Telework takes self-discipline, self-motivation, and effective time management skills. This page offers some tips for a successful telework practice.
Identify an appropriate workspace in your home. The ideal home workstation would be in a quiet, distraction-free room that can be reserved solely for work. But if that is not possible, you can set up an effective workstation anywhere in your home that is relatively quiet and free of distractions and that has space for everything you need to do your job — computer, monitor, supplies, and so forth. You will need a space where you can participate in work calls and video conferences without being distracted or interrupted by others in your household.
Be sure your home internet is reliable and has the bandwidth to allow you to do your work. If multiple people in your household are using the internet at the same time, some tasks — such as uploading or downloading files — may take longer than they would otherwise. Test your internet connection and speed while you and others are using your connected devices at the same time to verify that they are adequate to allow you to work productively.
Your schedule should be clearly defined and communicated to your supervisor and co-workers.
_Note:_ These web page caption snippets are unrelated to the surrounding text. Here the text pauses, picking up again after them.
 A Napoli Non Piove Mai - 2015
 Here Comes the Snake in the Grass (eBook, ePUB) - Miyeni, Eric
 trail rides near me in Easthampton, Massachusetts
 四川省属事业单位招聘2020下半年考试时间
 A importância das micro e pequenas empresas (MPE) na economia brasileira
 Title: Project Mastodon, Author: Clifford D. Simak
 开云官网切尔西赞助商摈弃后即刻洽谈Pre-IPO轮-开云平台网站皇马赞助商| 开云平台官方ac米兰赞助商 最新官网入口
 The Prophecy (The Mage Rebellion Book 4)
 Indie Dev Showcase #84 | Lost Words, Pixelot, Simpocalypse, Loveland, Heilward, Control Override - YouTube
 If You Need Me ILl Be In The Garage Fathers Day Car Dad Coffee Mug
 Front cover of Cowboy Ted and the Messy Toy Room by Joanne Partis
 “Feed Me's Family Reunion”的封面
Having set hours, designated breaks, and routine times to check in with the office will facilitate collaboration between you and your colleagues.
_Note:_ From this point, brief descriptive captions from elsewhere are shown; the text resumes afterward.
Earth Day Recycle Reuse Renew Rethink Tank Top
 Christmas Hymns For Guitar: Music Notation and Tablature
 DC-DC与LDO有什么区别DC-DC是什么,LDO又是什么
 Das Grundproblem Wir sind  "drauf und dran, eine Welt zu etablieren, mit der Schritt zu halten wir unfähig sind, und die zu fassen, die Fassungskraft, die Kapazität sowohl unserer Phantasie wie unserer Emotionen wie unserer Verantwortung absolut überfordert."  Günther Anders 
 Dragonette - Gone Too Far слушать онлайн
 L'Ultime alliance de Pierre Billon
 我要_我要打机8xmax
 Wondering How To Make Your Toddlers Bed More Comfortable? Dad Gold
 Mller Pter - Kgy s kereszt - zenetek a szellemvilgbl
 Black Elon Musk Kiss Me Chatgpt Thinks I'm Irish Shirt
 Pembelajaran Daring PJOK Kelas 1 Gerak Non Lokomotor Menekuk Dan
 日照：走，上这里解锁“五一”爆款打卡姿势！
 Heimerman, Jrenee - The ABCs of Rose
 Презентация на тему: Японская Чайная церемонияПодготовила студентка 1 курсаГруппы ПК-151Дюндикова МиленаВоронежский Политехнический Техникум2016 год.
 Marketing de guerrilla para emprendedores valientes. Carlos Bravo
Without a daily commute to the office, you may wish to create a new morning routine to help prepare for your workday at home. This could be as simple as going for a walk, listening to music or the radio, or doing a workout before you log in for work.
Ending the workday with a routine is equally important, because it allows you to mentally leave work. Your end-of-day routine might be picking up your kids from day care or just shutting down your computer and going to another room.
As you’re able, plan your work assignments before any telework days. Prepare to transport or electronically transfer any materials or files you will need and may be unable to access from home. Create a list of tasks you want to complete, and review the list at the end of the day to assess your progress.
Regular communication will reassure your manager and co-workers that you do not have to be in the office to do your work. Communicate with your supervisor frequently about your progress and the status of the projects you work on, and promptly convey any concerns that may threaten a deadline. If you can’t be seen, then above all, be accessible.
Check your email and voicemail messages frequently throughout the day. If your office uses an instant messaging system, be available online just as you would in the office. Ongoing communication with the office reassures others that you are fully engaged in your work even when you are not on-site. This helps cultivate the trust required for successful teleworking.